This fever may arise from suppressed perspiration, sudden changes of temperature, external or internal injuries, exposure to heat, damp, or cold. We may generally expect a favorable termination, unless, as is often the case, when treated allopathically, it runs into some other disease, or the patient sinks from exhaustion.


Violent chill, preceded by lassitude and followed by great heat, hard, full, quick pulse, dry skin, dry and slightly coated tongue; heaviness of the head, soon passing into an aching pulsative pain particularly in the forehead; red face, sparkling eyes, great thirst, dry hot breath, sometimes hurried and anxious breathing; red and scanty urine, restlessness and anxiety. The symptoms are worse in the evening, generally abating after midnight.


The great remedy in controlling the fever is undoubtedly Aconite. It acts more directly and powerfully and certainly with far less future harm to the patient, than leeches, blood-letting and cathartics.


Put two drops or six globules in a glass half full of water and give a teaspoonful every two hours.

Should there be fullness and heat in the head, vertigo, pain in the forehead, flushed face, and sensitiveness to noise or light, red shining eyes, Belladonna should be given in alternation with the Aconite and prepared in the same manner, a dose of the first one hour, and of the other the next.

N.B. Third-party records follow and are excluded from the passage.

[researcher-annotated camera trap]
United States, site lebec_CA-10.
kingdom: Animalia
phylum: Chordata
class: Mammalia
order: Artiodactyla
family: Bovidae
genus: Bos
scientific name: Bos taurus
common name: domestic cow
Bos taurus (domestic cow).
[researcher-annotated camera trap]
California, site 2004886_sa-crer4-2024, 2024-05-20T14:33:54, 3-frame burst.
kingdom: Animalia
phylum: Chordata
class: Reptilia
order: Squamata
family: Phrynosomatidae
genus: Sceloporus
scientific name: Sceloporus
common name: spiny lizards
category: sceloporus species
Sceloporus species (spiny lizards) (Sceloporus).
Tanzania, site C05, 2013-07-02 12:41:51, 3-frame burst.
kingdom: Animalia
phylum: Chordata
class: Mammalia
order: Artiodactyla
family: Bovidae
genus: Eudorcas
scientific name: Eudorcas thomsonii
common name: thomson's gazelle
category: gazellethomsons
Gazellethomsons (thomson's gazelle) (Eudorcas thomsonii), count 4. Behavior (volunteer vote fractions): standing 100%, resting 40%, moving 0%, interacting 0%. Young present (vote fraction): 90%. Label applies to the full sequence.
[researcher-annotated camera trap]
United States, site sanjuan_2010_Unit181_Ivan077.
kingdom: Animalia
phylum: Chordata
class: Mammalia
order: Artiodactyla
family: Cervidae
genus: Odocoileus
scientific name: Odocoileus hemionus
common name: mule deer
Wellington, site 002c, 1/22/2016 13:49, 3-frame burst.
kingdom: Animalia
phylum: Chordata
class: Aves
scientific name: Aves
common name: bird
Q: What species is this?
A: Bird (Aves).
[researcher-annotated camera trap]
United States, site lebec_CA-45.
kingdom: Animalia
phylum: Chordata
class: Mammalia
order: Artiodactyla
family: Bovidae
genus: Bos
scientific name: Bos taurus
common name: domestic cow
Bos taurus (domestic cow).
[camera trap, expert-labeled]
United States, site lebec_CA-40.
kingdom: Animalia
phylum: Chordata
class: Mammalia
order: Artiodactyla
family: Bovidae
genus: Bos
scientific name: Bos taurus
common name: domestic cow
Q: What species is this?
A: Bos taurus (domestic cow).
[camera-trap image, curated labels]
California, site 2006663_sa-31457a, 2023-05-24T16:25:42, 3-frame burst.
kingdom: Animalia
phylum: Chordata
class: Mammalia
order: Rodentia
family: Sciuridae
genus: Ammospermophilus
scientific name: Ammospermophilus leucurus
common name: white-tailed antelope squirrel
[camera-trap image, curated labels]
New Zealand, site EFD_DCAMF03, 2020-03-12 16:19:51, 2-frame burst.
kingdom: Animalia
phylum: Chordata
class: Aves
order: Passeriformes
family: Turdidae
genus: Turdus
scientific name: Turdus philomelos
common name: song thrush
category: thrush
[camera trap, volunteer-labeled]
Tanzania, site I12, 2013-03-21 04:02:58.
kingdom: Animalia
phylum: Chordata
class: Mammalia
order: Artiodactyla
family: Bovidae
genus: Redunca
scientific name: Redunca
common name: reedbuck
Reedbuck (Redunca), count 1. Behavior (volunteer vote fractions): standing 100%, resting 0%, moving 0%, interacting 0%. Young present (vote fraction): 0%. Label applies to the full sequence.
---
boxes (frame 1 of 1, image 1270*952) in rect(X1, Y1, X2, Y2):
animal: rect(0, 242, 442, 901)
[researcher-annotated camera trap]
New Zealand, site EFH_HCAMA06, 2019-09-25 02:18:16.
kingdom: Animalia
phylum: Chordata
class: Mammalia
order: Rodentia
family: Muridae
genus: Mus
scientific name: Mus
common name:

Bryonia, is particularly indicated, where there is tearing, shooting, or aching in the limbs, violent pain in the head with vertigo on rising or moving; delirium, pres-sure at the pit of the stomach, constipation: violent thirst and burning dry heat mingled with chills. We should look to it as the prominent remedy, where there is oppression, shooting pain in the chest, short cough and difficult breathing. It should be given prepared like the Aconite, every two hours, or if there be much fever, as would most likely be the case, alternate with Aconite a dose of each every two hours.